● WHAT TO DO:
Edit the items below so that every "closer to" becomes "nearer to", and leave everything else unchanged.

● RECORDED INFORMATION:
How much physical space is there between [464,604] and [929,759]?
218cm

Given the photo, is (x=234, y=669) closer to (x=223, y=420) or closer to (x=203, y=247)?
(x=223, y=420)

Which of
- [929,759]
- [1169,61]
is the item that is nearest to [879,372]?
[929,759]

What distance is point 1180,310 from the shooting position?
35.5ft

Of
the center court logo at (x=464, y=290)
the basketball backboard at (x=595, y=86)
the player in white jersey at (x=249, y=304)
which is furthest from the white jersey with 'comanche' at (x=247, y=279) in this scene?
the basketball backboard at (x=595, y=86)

● WRITTEN RESPONSE:
How much physical space is there between [464,604] and [929,759]?
218cm

Given the photo, is (x=234, y=669) nearer to (x=223, y=420) or nearer to (x=203, y=247)?
(x=223, y=420)

Which of
- [929,759]
- [1169,61]
is the item that is nearest to [879,372]?
[929,759]

What distance is point 1180,310 from the shooting position?
35.5ft

Of
the center court logo at (x=464, y=290)
the basketball backboard at (x=595, y=86)
the player in white jersey at (x=249, y=304)
which is furthest from the white jersey with 'comanche' at (x=247, y=279) in this scene?
the basketball backboard at (x=595, y=86)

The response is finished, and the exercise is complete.